§ **CONSIGNE 1**
Recopie à l'identique le passage du texte sur le service d'eau qui commence par les mots contenant « Inscription disciplinaire La » et se termine par « des perspectives originales. ».

§ **EXTRAIT CITÉ**
════════════════════

Etudier le service d’eau comme une action publique

Etudier le service d’eau comme une action publique

Inscription disciplinaire et positionnement épistémologique 

Inscription disciplinaire La question du développement durable du service public d’eau à Paris peut être abordée par de nombreuses disciplines. Toutefois, l’approche retenue ci-après offre des perspectives originales.

Diversité des approches possibles

Un état de l’art sur 350 recherches françaises portant sur le « développement durable » montre que cet objet d’étude est récent en France (MATE, 2002). Toutefois, un nombre croissant d’auteurs s’intéressent à ce concept, que ce soit en sciences humaines et sociales (SHS), en sciences de la nature ou en sciences des techniques : « chaque discipline a ses propres perspectives sur ce concept » (FABER, et al., 2005). Il en est de même pour le développement durable des services d’eau, qui est aussi abordé par différentes approches disciplinaires (DESTANDEAU, 2004 ; MATE, 2002). Malgré la diversité des entrées disciplinaires possibles, la question du développement durable des services d’eau était initialement surtout abordée par les sciences de l’ingénieur et de la nature. Toutefois, cette tendance a évolué, et depuis quelques années « une réévaluation radicale du développement durable semble se profiler » (DAHAN et PINTON, 2008). Les approches physicomathématiques sont peu à peu rejointes par des approches de sciences sociales (ex : en économie, science de gestion, science politique, sociologie). Ces dernières sont plus qualitatives et Etudier le service d’eau comme une action publique 19 interdisciplinaires que les précédentes, et elles sont aussi plus critiques envers le « développement durable » visé, comme envers les modalités techniques et sociales proposées pour l’atteindre. Quelle que soit la discipline mobilisée, le développement durable reste un objet d’étude transversal, difficile à appréhender. C’est pourquoi la recherche académique s’oriente vers des approches inter ou pluri disciplinaires. Par exemple, les projets WATER 21 (BARRAQUE, et al., 1997) et EAU&3E (BARRAQUE, 2009) étudient la durabilité de services d’eau en Europe par des méthodes et des outils de l’économie, de science politique, de sciences de l’ingénieur… Certains auteurs proposent même de dépasser les frontières académiques, afin de fonder une nouvelle discipline consacrée au développement durable (TODOROV et MARINOVA, 2009). Cette thèse s’inspire de plusieurs approches pluri/trans-disciplinaires. Et s’il est inutile de trop insister sur l’appartenance à tel ou tel territoire académique (leur définition varie selon les époques et les lieux), il est néanmoins intéressant de préciser quel est l’ancrage disciplinaire de ce travail de recherche, afin d’en présenter l’intérêt et l’originalité, par rapport à d’autres approches possibles.

════════════════════

§ **JEU DE DONNÉES**
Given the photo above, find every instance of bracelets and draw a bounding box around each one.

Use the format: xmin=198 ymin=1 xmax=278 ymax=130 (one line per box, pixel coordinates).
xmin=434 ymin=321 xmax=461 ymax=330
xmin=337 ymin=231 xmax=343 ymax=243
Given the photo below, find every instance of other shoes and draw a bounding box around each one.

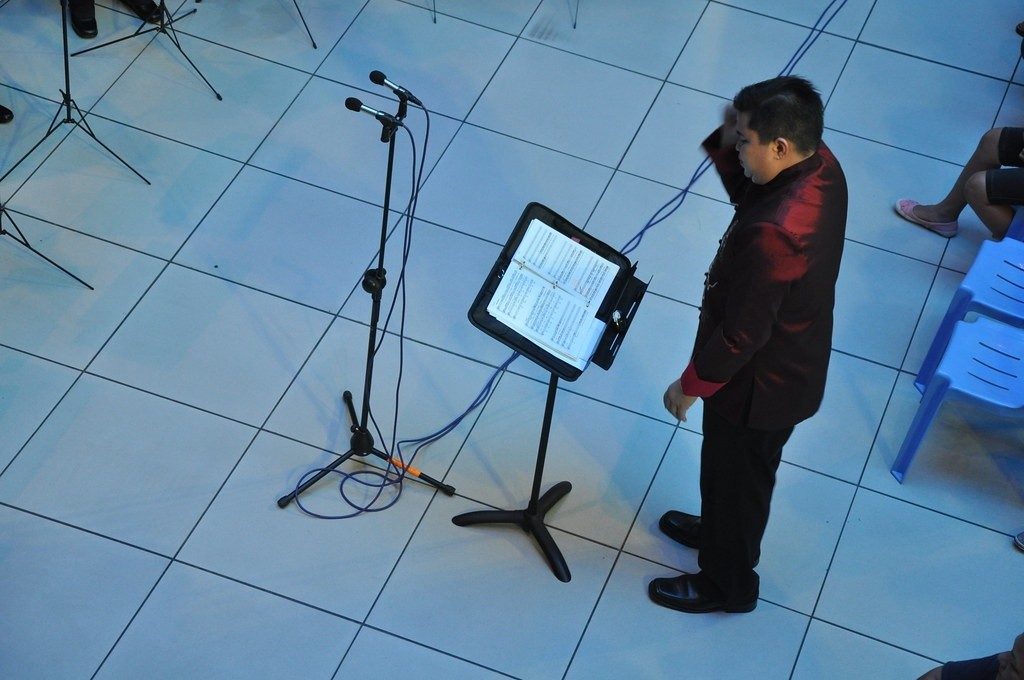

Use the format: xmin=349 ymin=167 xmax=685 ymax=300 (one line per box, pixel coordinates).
xmin=896 ymin=198 xmax=959 ymax=238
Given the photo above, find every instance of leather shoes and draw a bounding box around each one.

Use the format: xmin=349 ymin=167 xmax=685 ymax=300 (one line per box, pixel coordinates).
xmin=648 ymin=572 xmax=759 ymax=614
xmin=660 ymin=510 xmax=761 ymax=569
xmin=68 ymin=0 xmax=98 ymax=38
xmin=0 ymin=105 xmax=13 ymax=125
xmin=121 ymin=0 xmax=162 ymax=23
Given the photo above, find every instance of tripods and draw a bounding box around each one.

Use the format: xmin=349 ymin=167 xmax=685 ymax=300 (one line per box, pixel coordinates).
xmin=276 ymin=129 xmax=457 ymax=510
xmin=449 ymin=372 xmax=571 ymax=582
xmin=1 ymin=0 xmax=222 ymax=291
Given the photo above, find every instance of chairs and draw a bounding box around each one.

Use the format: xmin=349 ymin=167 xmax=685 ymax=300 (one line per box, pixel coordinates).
xmin=914 ymin=208 xmax=1024 ymax=393
xmin=890 ymin=317 xmax=1024 ymax=487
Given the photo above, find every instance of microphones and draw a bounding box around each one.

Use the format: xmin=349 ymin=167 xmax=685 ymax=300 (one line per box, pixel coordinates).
xmin=345 ymin=70 xmax=423 ymax=128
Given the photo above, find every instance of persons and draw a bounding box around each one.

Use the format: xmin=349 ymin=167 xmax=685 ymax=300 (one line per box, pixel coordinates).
xmin=644 ymin=75 xmax=852 ymax=616
xmin=894 ymin=126 xmax=1024 ymax=243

════════════════════

§ **CONSIGNE 2**
Transforme en liste JSON de chaînes la partie des enregistrements qui va de la ligne contenant « Given the photo above, find every instance of chairs » jusqu'à la fin des enregistrements, incluses. Mets une chaîne par ligne et omets les lignes vides.

§ **RÉPONSE FINALE 1**
Inscription disciplinaire La question du développement durable du service public d’eau à Paris peut être abordée par de nombreuses disciplines. Toutefois, l’approche retenue ci-après offre des perspectives originales.

§ **RÉPONSE FINALE 2**
[
  "Given the photo above, find every instance of chairs and draw a bounding box around each one.",
  "Use the format: xmin=349 ymin=167 xmax=685 ymax=300 (one line per box, pixel coordinates).",
  "xmin=914 ymin=208 xmax=1024 ymax=393",
  "xmin=890 ymin=317 xmax=1024 ymax=487",
  "Given the photo above, find every instance of microphones and draw a bounding box around each one.",
  "Use the format: xmin=349 ymin=167 xmax=685 ymax=300 (one line per box, pixel coordinates).",
  "xmin=345 ymin=70 xmax=423 ymax=128",
  "Given the photo above, find every instance of persons and draw a bounding box around each one.",
  "Use the format: xmin=349 ymin=167 xmax=685 ymax=300 (one line per box, pixel coordinates).",
  "xmin=644 ymin=75 xmax=852 ymax=616",
  "xmin=894 ymin=126 xmax=1024 ymax=243"
]